1984 wurde in Hardegg bekannt, dass die damalige CSSR Planungen zu einem Kraftwerksbau an der Thaya bei Byči Skala verfolgte. Rasch formierte sich in Österreich Widerstand in Form der „Bürgerinitiative zur Rettung des Thayatales“. Gemeinsam mit der Stadtgemeinde erreichten wir die Ausweisung eines Naturschutzgebietes an der Thaya. Auf tschechischer Seite gab es bereits ein Landschaftsschutzgebiet, das sogar mit eigener Verwaltung ausgestattet war. Noch vor dem Fall des Eisernen Vorhanges traf ich mich bereits mit Martin Skorpik von der tschechischen Verwaltung, um über ein grenzüberschreitendes Schutzgebiet zu sprechen.

Die Pläne zum Staudamm im Thayatal.

Der geplante Stausee im Thayatal.

Im österreichischen Blätterwald rauschte es ordentlich. Zum Glück konnte das Kraftwerksprojekt abgewendet werden.

Im österreichischen Blätterwald rauschte es ordentlich. Zum Glück konnte das Kraftwerksprojekt abgewendet werden.

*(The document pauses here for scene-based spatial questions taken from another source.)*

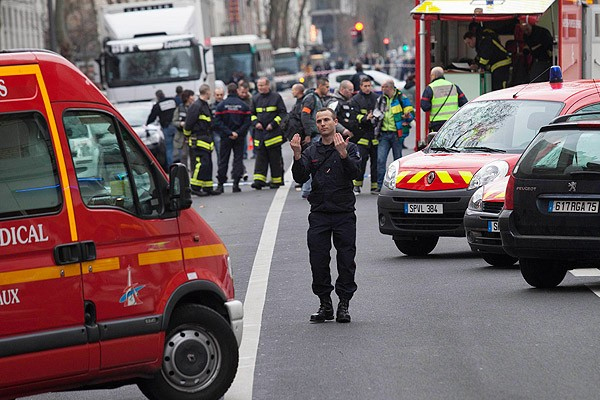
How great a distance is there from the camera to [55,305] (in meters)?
7.46

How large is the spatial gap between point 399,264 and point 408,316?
347 cm

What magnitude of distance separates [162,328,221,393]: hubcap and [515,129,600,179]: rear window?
14.5ft

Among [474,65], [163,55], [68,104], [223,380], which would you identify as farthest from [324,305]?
[163,55]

Nach dem Fall des Eisernen Vorhanges herrschte auf tschechischer Seite eine große Euphorie über die gewonnene Freiheit, ein Bürgerforum übernahm die politischen Agenden. Ehemalige Dissidenten wurden zu Staatspräsidenten und Außenministern (Vaclav Havel und Jiři Dienstbier) und auch beim Thema Naturschutz gab es große Ideen. Dort, wo früher der Eiserne Vorhang Europa trennte, sollte ein „Grünes Band“ von Schutzgebieten eingerichtet werden. Im Bereich des Národní park Podyjí nützte man die Gunst der Stunde und errichtete bereits 1991 den 6300 ha großen Nationalpark. Ebenso wurde damals der Národní Park Šumava (Böhmerwald) realisiert.

Nun feiert der NP Podyjí sein 25-jähriges Bestehen. Wir gratulieren herzlich! Der Nationalpark Thayatal zeigt aus diesem Anlass ab 1. Oktober eine Ausstellung im Nationalparkhaus über die Geschichte unseres großen tschechischen Bruders.